WHO field studies can look beyond China: China Daily editorial
It is not surprising that the World Health Organization expert team's field study in Wuhan has attracted so much attention, as the demand for answers about the novel coronavirus and how the outbreak began is immense.
But expectations need to be managed. Just because the outbreak was first identified via a cluster of infections of unknown cause in the city does not pinpoint the capital of Hubei province as being the source of the outbreak.
As the WHO team said in a news briefing on Tuesday, there is no indication the virus was in Wuhan before December 2019.

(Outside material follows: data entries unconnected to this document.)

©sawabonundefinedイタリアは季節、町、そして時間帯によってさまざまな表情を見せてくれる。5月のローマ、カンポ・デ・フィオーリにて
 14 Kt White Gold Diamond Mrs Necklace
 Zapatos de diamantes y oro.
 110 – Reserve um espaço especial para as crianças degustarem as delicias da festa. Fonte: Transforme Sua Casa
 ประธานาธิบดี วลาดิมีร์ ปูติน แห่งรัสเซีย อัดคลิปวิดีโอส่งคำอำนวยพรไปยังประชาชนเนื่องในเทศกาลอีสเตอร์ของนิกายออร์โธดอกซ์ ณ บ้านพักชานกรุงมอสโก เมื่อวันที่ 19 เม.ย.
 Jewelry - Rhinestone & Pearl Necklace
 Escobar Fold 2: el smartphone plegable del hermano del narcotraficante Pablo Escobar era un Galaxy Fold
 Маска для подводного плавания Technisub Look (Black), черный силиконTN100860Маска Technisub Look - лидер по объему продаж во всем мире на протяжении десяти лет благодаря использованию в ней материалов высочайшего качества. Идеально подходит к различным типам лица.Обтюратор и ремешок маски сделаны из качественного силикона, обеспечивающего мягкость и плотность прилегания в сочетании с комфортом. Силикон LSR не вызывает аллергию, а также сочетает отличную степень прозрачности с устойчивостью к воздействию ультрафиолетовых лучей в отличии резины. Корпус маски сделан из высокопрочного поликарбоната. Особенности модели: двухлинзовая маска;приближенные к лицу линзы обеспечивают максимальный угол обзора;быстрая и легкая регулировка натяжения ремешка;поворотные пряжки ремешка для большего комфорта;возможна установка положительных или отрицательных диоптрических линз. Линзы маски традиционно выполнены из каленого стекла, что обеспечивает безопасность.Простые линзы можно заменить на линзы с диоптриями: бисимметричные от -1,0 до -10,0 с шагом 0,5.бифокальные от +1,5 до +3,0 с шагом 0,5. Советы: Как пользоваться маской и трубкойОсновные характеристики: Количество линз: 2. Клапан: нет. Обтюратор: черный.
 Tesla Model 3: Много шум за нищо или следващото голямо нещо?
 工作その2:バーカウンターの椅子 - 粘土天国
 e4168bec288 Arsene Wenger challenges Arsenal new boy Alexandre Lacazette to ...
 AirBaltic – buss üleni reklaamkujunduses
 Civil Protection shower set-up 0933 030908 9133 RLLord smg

That the study could not find any evidence to determine the virus originated in Wuhan is to be expected as a fact-strengthening piece of evidence that the virus appeared in other countries before it was detected in Wuhan.
The animal source of the virus has not yet been identified, and as the WHO team has cautioned, it has taken years for earlier quests into the origins of outbreaks to come up with answers.
The message is clear that the origin of the virus is so complicated that it would be naive to believe that a field study conducted where the first cluster of infections were identified would be able to find out where the virus originated.
Having conducted its study in Wuhan, the WHO should now carry out field studies in other countries as well, since it is important that any hypotheses on the origin of the outbreak are "not geographically bound", as WHO expert Peter Ben Embarek said.
For example, field studies can also be conducted in Italy and Spain where there were infections much earlier than those detected in Wuhan. And in the United States, which also had infections weeks before the outbreak was first identified in China, according to the US Centers for Disease Control and Prevention.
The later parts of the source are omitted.